## Task statement
Transcribe the data exactly, omitting whatever pictures it holds.

[Saved entries]
* * * * *

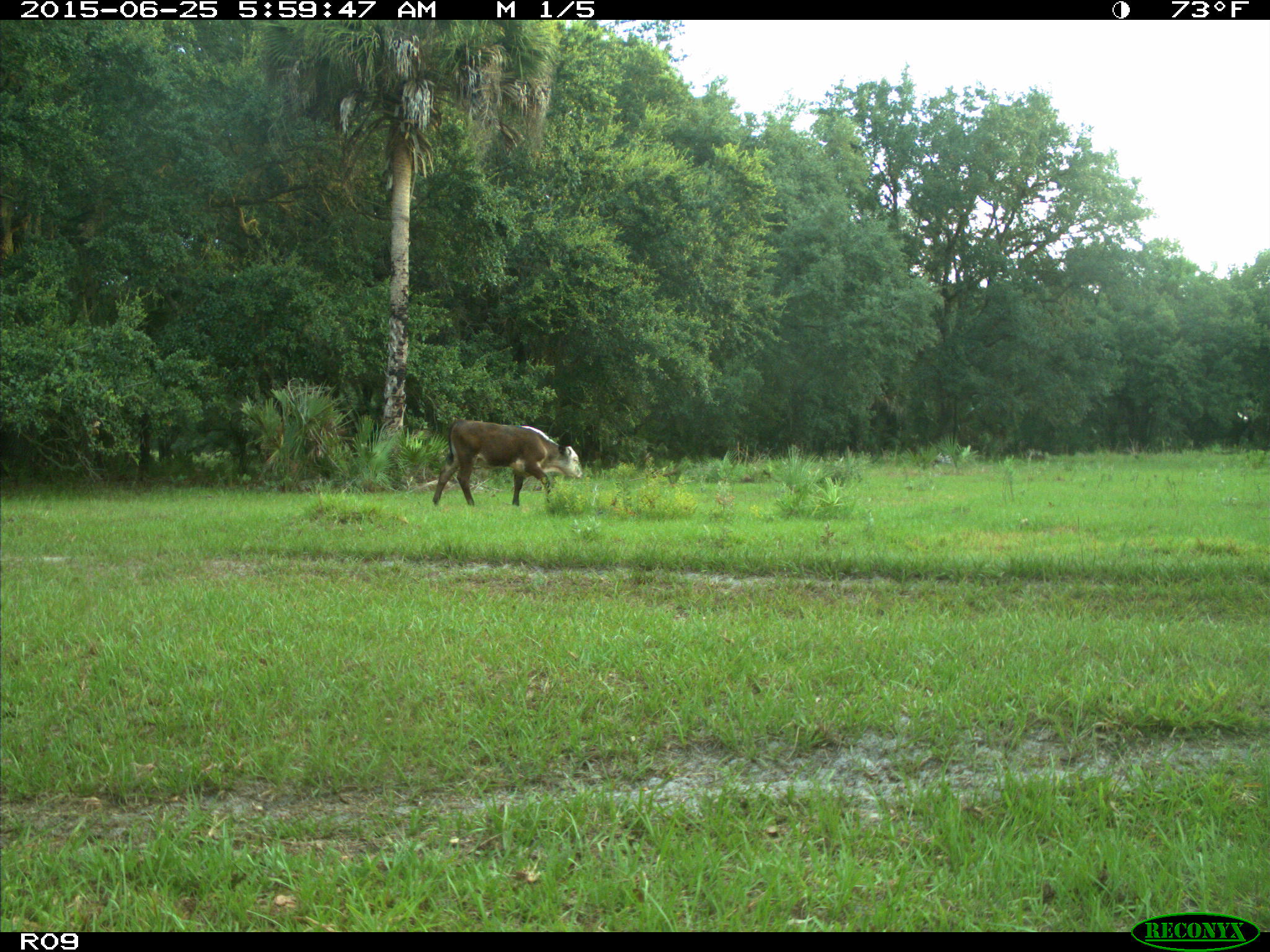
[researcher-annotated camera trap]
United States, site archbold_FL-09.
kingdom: Animalia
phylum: Chordata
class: Mammalia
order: Artiodactyla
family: Bovidae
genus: Bos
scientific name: Bos taurus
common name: domestic cow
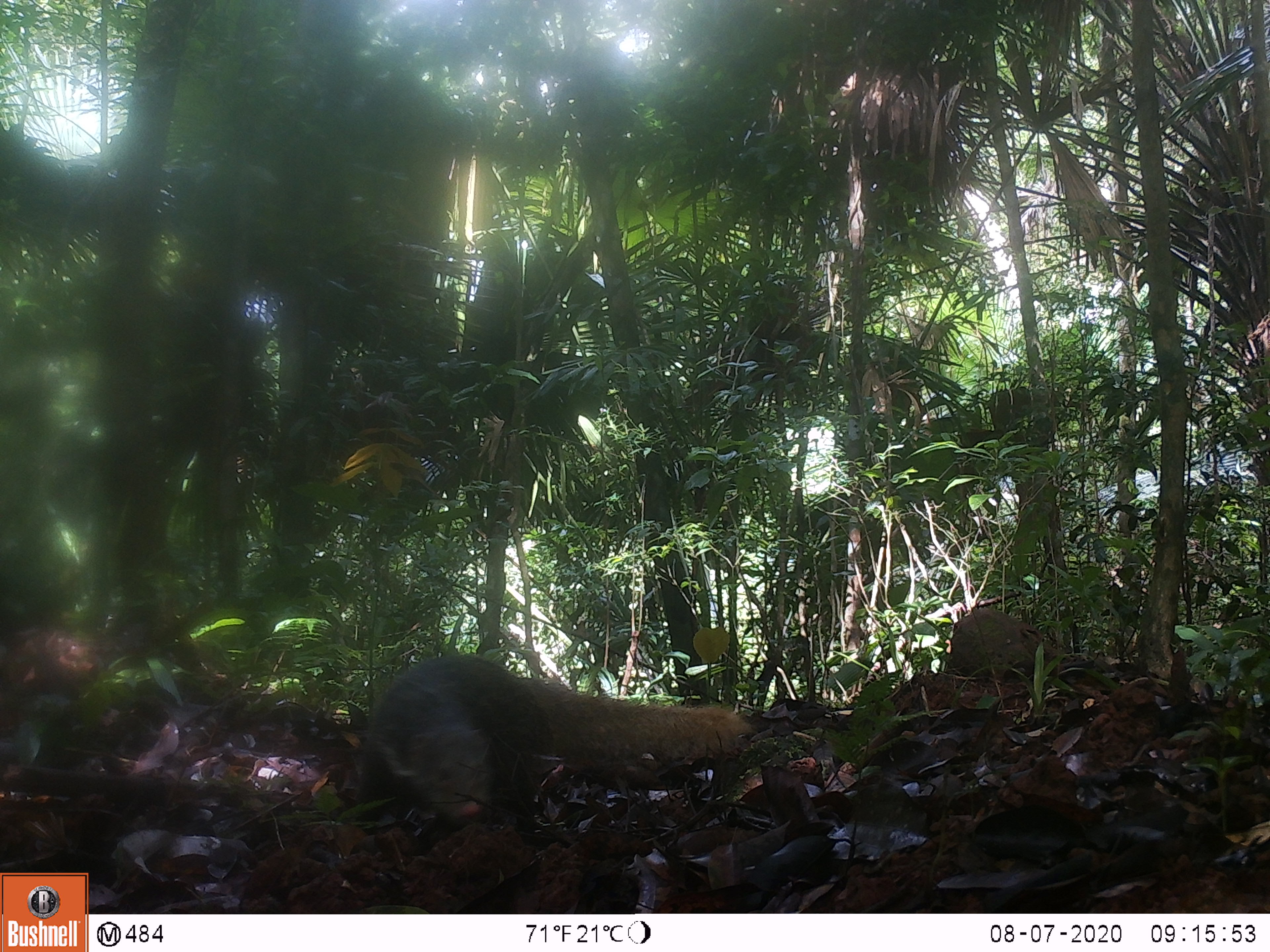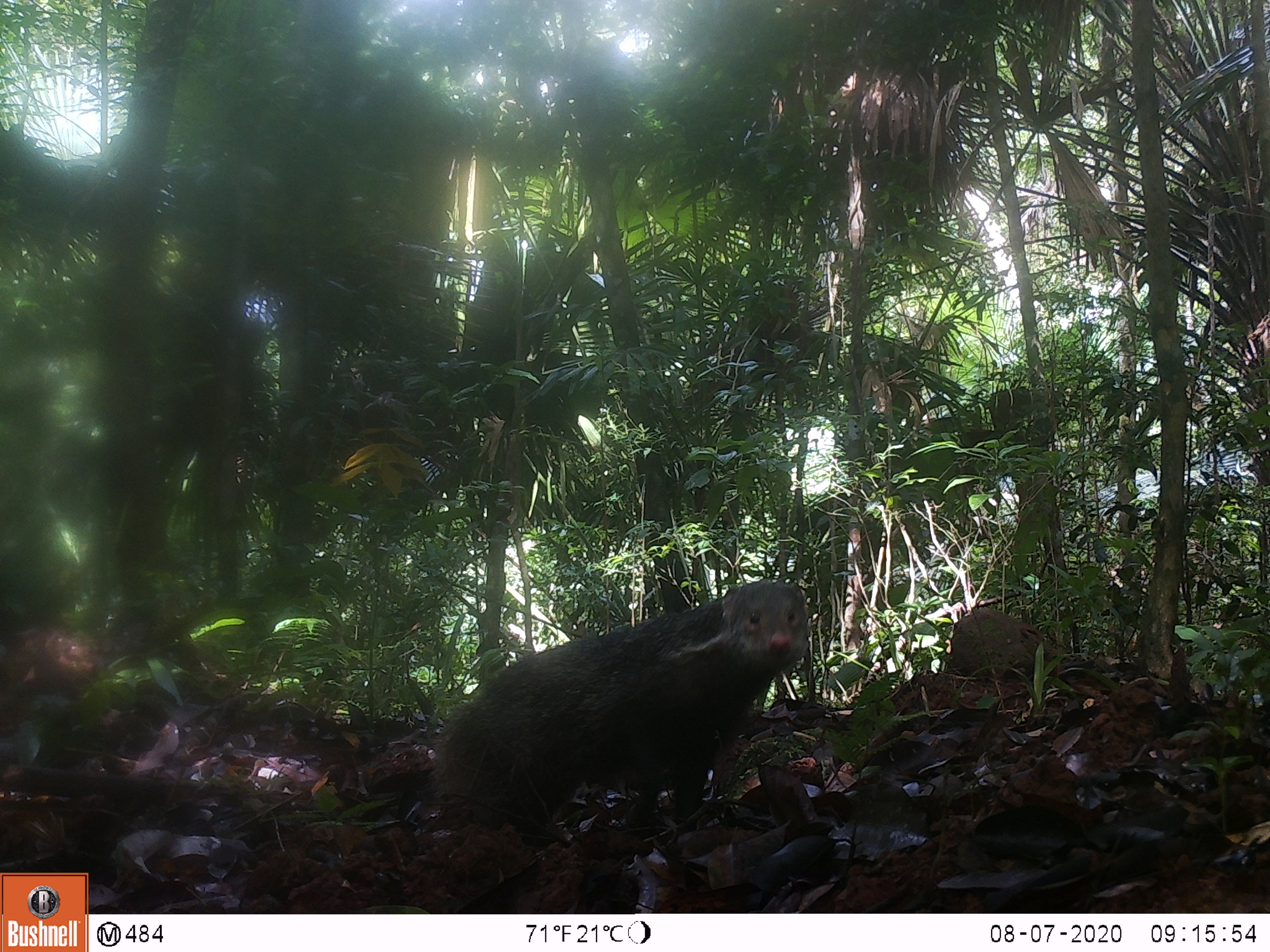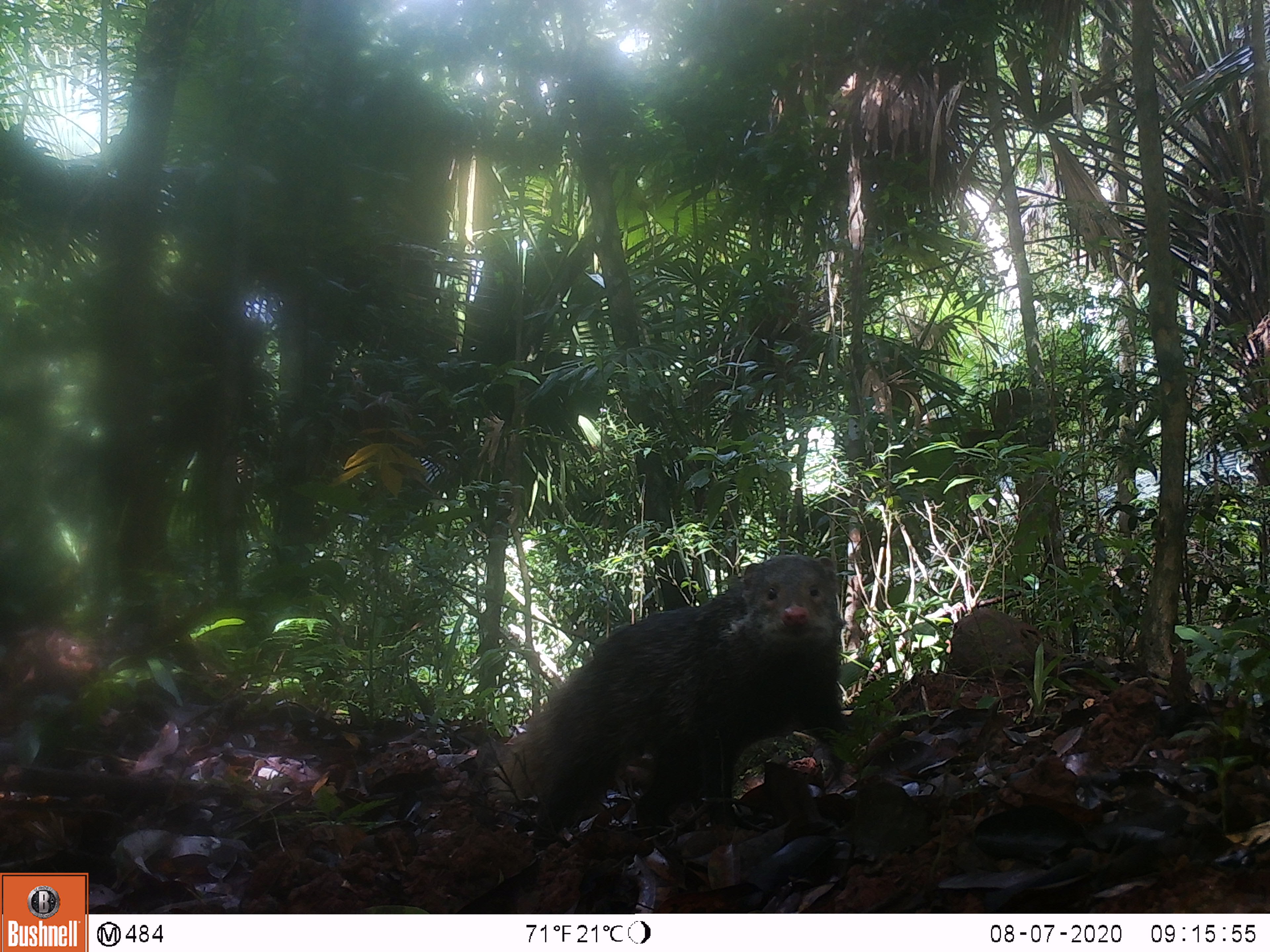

* * * * *

## Written solution
[researcher-annotated camera trap]
United States, site archbold_FL-09.
kingdom: Animalia
phylum: Chordata
class: Mammalia
order: Artiodactyla
family: Bovidae
genus: Bos
scientific name: Bos taurus
common name: domestic cow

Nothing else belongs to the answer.